Whilst the likes of Hungary and Poland had threatened ahead of the summit to launch a "revolution" within the bloc, the meetings went quietly for the most part, as Brussels had hoped. It was only the idea of a Brexit that would threaten to restrict the thousands of workers from Visegrad that produced any real drama.

The Slovak government and its peers in the Czech Republic, Hungary and Poland - want a guarantee that their nationals “are equal” before agreeing to any Brexit deal, Fico said. “The V4 countries will be uncompromising. Unless we feel a guarantee that these people (living and working in Britain) are equal, we will veto any agreement between the EU and Britain,” Fico told Reuters in an interview.

“I think Britain knows this is an issue for us where there's no room for compromise,” Fico added. Ahead of the UK referendum in June, then British PM David Cameron had toured Visegrad in a bid to sell the introduction of some limits on welfare benefits for EU nationals in Britain.

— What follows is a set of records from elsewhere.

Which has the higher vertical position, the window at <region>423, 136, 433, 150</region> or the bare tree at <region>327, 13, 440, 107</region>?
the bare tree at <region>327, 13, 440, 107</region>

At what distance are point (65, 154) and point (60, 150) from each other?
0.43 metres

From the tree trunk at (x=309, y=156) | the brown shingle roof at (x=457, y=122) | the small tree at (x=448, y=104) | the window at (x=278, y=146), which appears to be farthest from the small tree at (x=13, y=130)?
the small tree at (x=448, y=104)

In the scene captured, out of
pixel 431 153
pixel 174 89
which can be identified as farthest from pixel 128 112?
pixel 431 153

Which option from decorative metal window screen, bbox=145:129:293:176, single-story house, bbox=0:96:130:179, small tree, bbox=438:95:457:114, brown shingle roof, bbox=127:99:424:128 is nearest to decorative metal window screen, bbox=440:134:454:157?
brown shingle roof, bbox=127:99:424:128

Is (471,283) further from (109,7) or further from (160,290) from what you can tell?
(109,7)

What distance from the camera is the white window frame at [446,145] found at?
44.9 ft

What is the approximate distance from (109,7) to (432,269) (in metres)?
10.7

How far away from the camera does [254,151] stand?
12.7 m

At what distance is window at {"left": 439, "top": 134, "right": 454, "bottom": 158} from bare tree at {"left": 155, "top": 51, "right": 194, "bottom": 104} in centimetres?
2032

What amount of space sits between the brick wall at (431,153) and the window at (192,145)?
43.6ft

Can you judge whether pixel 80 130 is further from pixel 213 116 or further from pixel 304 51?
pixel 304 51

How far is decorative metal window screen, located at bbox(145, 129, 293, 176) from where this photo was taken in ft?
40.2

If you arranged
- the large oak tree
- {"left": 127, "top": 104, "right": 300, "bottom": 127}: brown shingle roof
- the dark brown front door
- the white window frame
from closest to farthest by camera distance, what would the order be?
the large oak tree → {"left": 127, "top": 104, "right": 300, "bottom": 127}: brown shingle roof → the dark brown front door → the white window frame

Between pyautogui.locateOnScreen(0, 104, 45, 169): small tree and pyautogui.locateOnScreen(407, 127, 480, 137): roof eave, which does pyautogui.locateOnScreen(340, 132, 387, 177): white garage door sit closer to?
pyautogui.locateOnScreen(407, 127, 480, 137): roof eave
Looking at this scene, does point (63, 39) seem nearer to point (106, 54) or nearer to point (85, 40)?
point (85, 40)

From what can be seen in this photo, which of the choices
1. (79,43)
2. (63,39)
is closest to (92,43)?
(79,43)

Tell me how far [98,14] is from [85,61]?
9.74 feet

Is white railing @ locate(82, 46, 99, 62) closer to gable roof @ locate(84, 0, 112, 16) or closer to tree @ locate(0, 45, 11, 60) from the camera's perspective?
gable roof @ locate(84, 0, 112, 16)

The Central European countries somewhat unwillingly agreed in the hope Brexit could be averted. However, now that they are due to lose their political ally against the German/French axis within the EU, they have little motivation to compromise. The Visegrad states will not allow their nationals to become “second-class citizens,” the Slovak premier thundered.

Continuing, Fico said the group of four - which in reality find it difficult to establish agreement on most issues - will continue to defend common positions. The region's stance is sometimes more “pragmatic” than other EU nations owing to the four states’ history since the World War II and the collapse of the communist bloc, he claimed.

The Slovak PM said he wants to see more steps on migration in the new road map the EU is drawing up for the post Brexit period. The UK is understood to be intending to formally start the process of leaving the bloc early next year. 

The Visegrad countries have been among the harshest critics of EU migration and refugee policy. Slovakia has launched a suit in the European Court of Justice against the way mandatory migrant quotas were passed by the European Council.

“Migration policy should be based on the principle of the “flexible solidarity,” the Visegrad Four said in a joint statement presented at the Bratislava summit. "This concept should enable Member States to decide on specific forms of contribution taking into account their experience and potential. Furthermore any distribution mechanism should be voluntary,” the statement reads.